On 12/11/2017 2:14 AM, Siddhesh Poyarekar wrote:
On Saturday 09 December 2017 04:33 AM, Patrick McGehearty wrote:
+/* IBM exp(x) replaced by following exp(x) in 2017. IBM exp1(x,xx) remains. */
+ Hybrid algorithm of Peter Tang's Table driven method (for large
+ arguments) and an accurate table (for small arguments).
+ Written by K.C. Ng, November 1988.
+ Revised by Patrick McGehearty, Nov 2017 to use j/64 instead of j/32
+ Method (large arguments):
+ 1. Argument Reduction: given the input x, find r and integer k
+ and j such that
+ x = (k+j/64)*(ln2) + r, |r| <= (1/128)*ln2
+ 2. exp(x) = 2^k * (2^(j/64) + 2^(j/64)*expm1(r))
+ a. expm1(r) is approximated by a polynomial:
+ expm1(r) ~ r + t1*r^2 + t2*r^3 + ... + t5*r^6
+ Here t1 = 1/2 exactly.
+ b. 2^(j/64) is represented to twice double precision
+ as TBL[2j]+TBL[2j+1].
+ Note: If divide were fast enough, we could use another approximation
+ in 2.a:
+ expm1(r) ~ (2r)/(2-R), R = r - r^2*(t1 + t2*r^2)
+ (for the same t1 and t2 as above)
+ Special cases:
+ exp(INF) is INF, exp(NaN) is NaN;
+ exp(-INF)= 0;
+ for finite argument, only exp(0)=1 is exact.

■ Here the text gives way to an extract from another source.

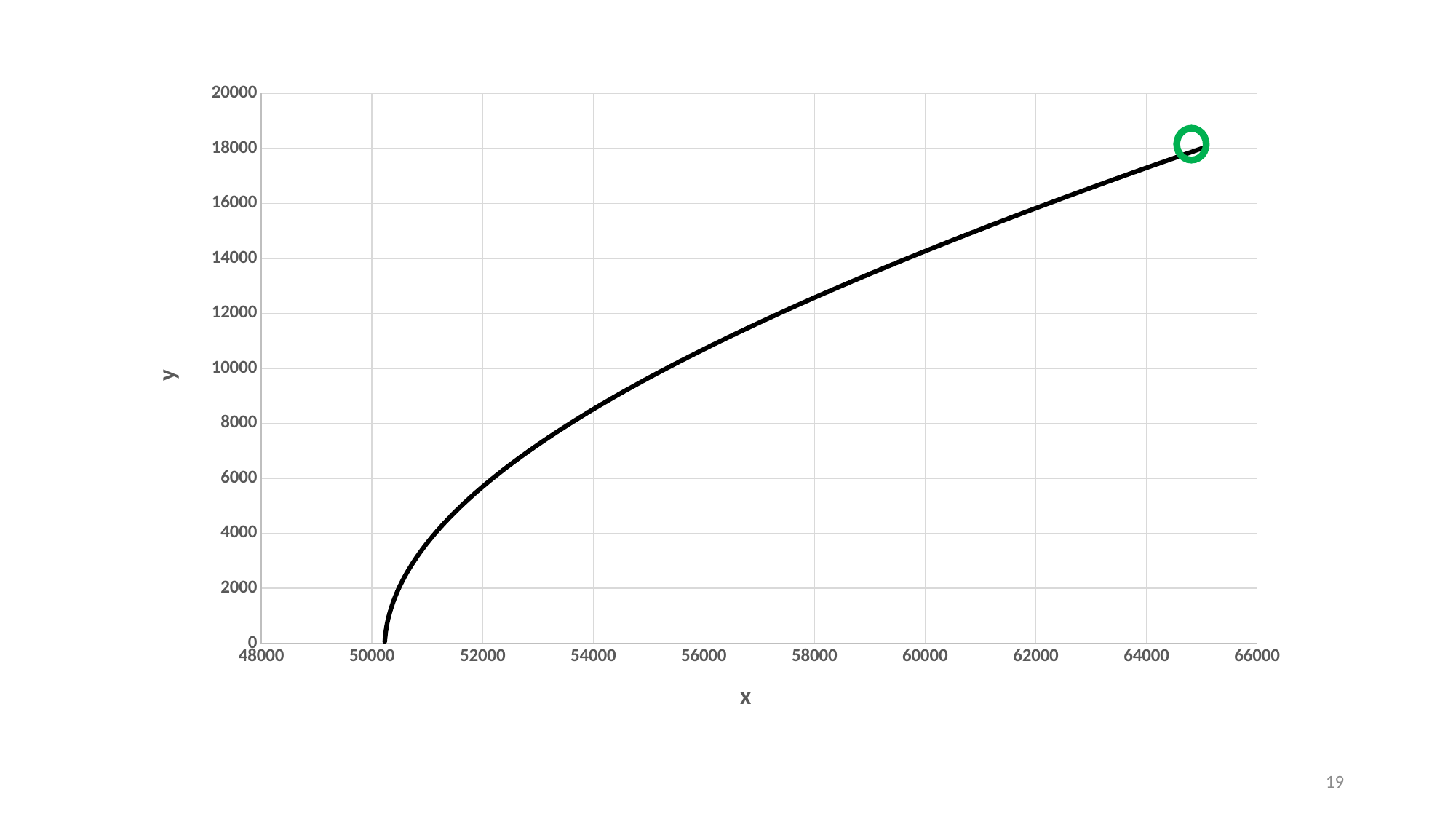
Is the value of y at x = 64000 greater or less than 18000? less What is the label of the horizontal axis? x Is the value of y at x = 56000 greater or less than 10000? greater Is the x value where the curve starts (at y = 0) greater or less than 50000? greater How many curves are plotted on the chart? 1 Does the plotted curve rise or fall as x increases? rise What kind of chart is shown on the slide? line chart What is the highest tick value shown on the vertical axis? 20000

+ According to an error analysis, the error is always less than
+ an ulp (unit in the last place). The largest errors observed
+ are less than 0.55 ulp for normal results and less than 0.75 ulp
+ for subnormal results.
+ Misc. info.
+ For IEEE double
+ if x > 7.09782712893383973096e+02 then exp(x) overflow
+ if x < -7.45133219101941108420e+02 then exp(x) underflow. */
Are you planning to work on the log implementation as well?

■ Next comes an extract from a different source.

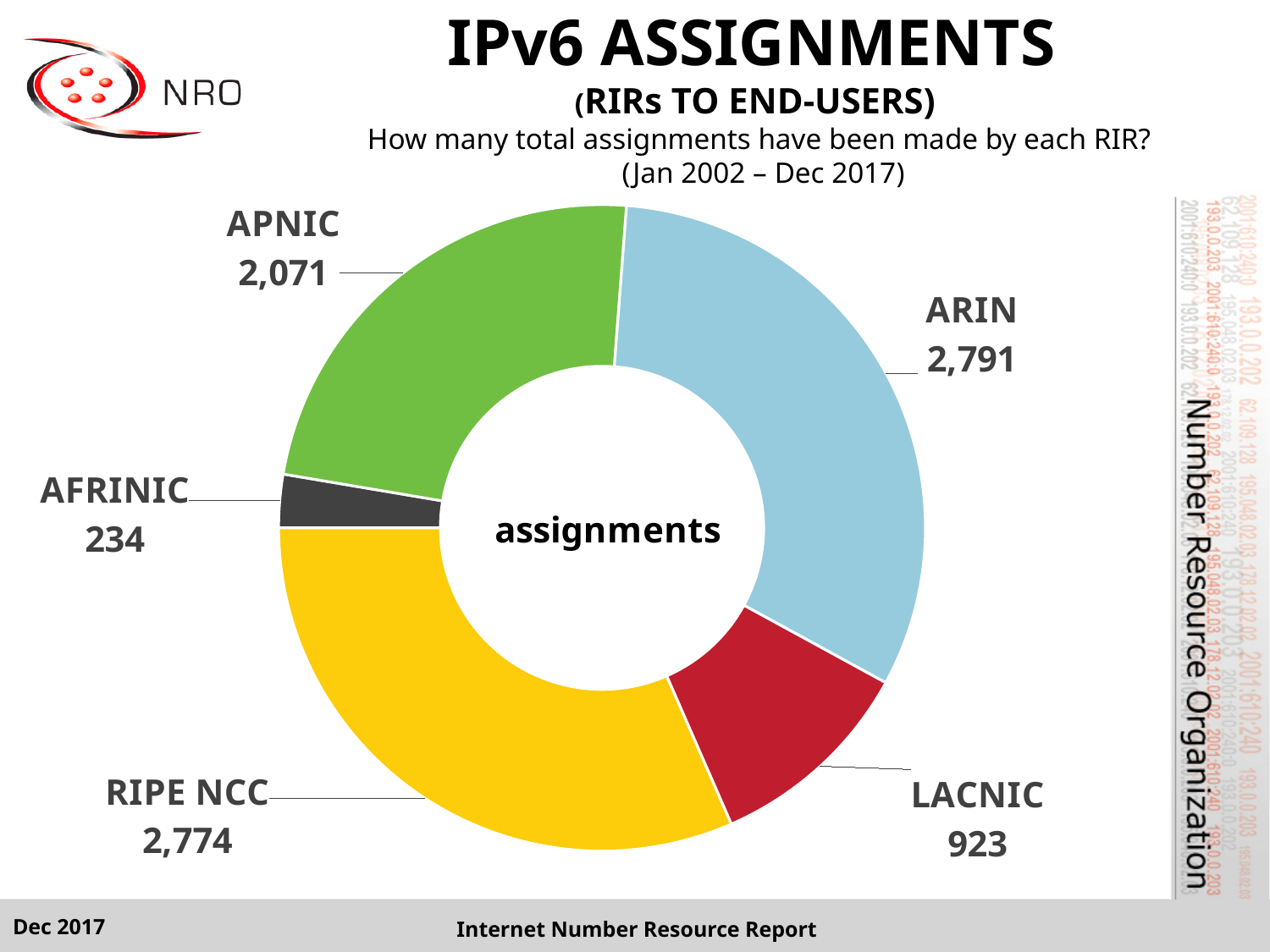
Which RIR has the highest number of assignments? ARIN What colour is the RIPE NCC segment of the chart? Yellow How many RIRs are shown in the chart? 5 What is the number of assignments shown for LACNIC? 923 How many assignments are shown for APNIC? 2,071 What value is shown for AFRINIC? 234 What is the difference between the assignments of ARIN and RIPE NCC? 17 How many more assignments has APNIC made than LACNIC? 1,148 Which RIR has the lowest number of assignments? AFRINIC Which has more assignments, RIPE NCC or APNIC? RIPE NCC What type of chart is used on this slide? Doughnut chart How many IPv6 assignments has ARIN made according to the chart? 2,791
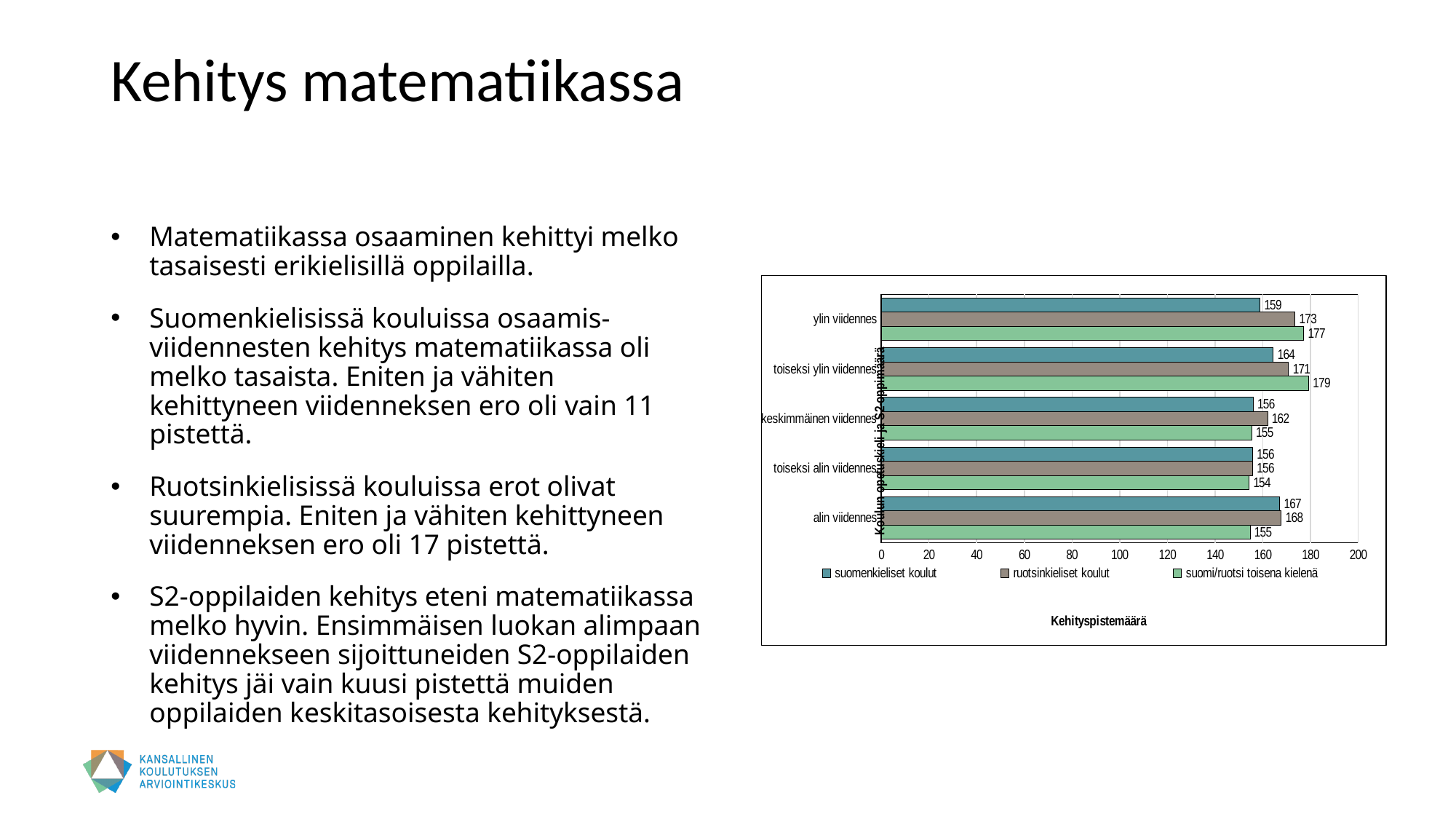
What is the difference between the ruotsinkieliset koulut and suomenkieliset koulut values in the ylin viidennes category? 14 What is the value for suomi/ruotsi toisena kielenä in the toiseksi ylin viidennes category? 179 What type of chart is shown on the slide? bar chart In the keskimmäinen viidennes category, which series has the larger value: ruotsinkieliset koulut or suomi/ruotsi toisena kielenä? ruotsinkieliset koulut What is the title of the horizontal axis of the chart? Kehityspistemäärä What is the value for suomenkieliset koulut in the ylin viidennes category? 159 How many series does the legend list? 3 Which category has the highest value for suomenkieliset koulut? alin viidennes What is the value for ruotsinkieliset koulut in the alin viidennes category? 168 How many categories are shown on the vertical axis of the chart? 5 Is the value for suomi/ruotsi toisena kielenä in the ylin viidennes category greater or less than 160? greater Which category has the lowest value for suomi/ruotsi toisena kielenä? toiseksi alin viidennes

log, log10, pow, cbrt are on my short list of functions to investigate
as these all show significant performance advantage (1.8x or greater)
using the Solaris Studio libm functions vs the Linux libm functions in
the preliminary testing I did months ago. I intend to take these one
at a time, first with a trial port and extensive accuracy and perf tests.
Assuming the performance advantage applies across multiple platforms
and accuracy does not suffer to an unacceptable degree, I will
propose each in turn for patching. "log" is my next target, likely
with log10 following close behind. I'll also look at the 32 bit functions
to see if they offer similar opportunities, but I haven't written/run those
tests yet. I don't have plans to work on 80 bit or 128 bit (long double)
functions at this time.
As always, the above is not a formal commitment as my management
may redirect efforts to meet other corporate goals.
My background project right now is supporting Vladimir Mezentsev's
work on improving accuracy and range of complex divide.
By range, I mean the range of input values which currently cause
overflow/underflow but don't need to with appropriate scaling.